In the United Kingdom, 93 percent of large businesses and 87 percent of small business experienced a security breach in 2013. In the United States, the number of people exposed topped 57 million. Security issues are a real threat, and the use of mobile technology has increased the potential. Turning a blind eye to these dangers can be detrimental to a company and its clients. Businesses need to have a plan to lessen the risk and a contingency if the plan fails.
The Missing Smartphone
Laptops, tablets and smartphones hold huge amounts of data. Because the device can be physically stolen, device theft is a major security hazard. Though the idea of a genius-level Goth kid developing government-grade hacks sounds great in the movies, one of the most common ways that businesses lose data is by having an unprotected device stolen. Every smartphone should have mobile device management software installed  so that you can lock or delete data remotely. Part of your organization’s policies and procedures should be a timeframe for reporting stolen devices. If the theft is reported rapidly, then the management software can be used to minimize any security damage.
Over The Shoulder Robbery
The loss of login information can have a profound effect on a business.
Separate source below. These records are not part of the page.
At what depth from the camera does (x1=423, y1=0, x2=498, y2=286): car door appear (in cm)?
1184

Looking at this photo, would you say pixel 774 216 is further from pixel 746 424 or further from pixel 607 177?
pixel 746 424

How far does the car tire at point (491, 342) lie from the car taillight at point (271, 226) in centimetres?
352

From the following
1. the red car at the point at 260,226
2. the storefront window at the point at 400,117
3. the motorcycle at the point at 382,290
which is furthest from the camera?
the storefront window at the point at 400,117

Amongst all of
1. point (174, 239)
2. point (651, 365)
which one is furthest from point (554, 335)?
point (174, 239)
People that are really careful about their logins have different passwords for various devices, and the passwords are random numbers, letter and symbols. Most of us are not that careful. The theft of one passcode can lead to all of our other codes.
There are few ways that a person can steal a code. The obvious one is to have good eyes and a strong spatial memory. One slip of vigilance can turn a CFO into a victim.
More sophisticated hacking techniques are being discovered  on Android-based mobile devices. Your telephone can be hacked. Nearly half of cell phone hacks are SMS Trojans which send text messages without the user’s knowledge. Pranksters use this to drive up phone bills on unsuspecting victims, but for industrial espionage, this can be used to copy and text sensitive information without knowing. Companies need to require routine virus checks on all mobile devices.
People make mistakes. They send things as cc instead of bcc. They attach the wrong file. They generally screw up. Recently, Kaiser Foundation Health Plan had a security breach because they sold off their old computers, not realizing that deleting files does not completely get rid of the data. When you move a file to the trash, all you did was put it into a different file. When you empty the trash, the file is still there—it just is not indexed. This is the equivalent of pulling a file from the filing cabinet, removing the label and putting it back. To remove the file, you need to write over the data. When these kinds of mistakes are made, the only thing that you can do is have your PR department handle it. Inform the clients and the police. Come up with a definitive plan to safeguard against the error in the future and market around that plan.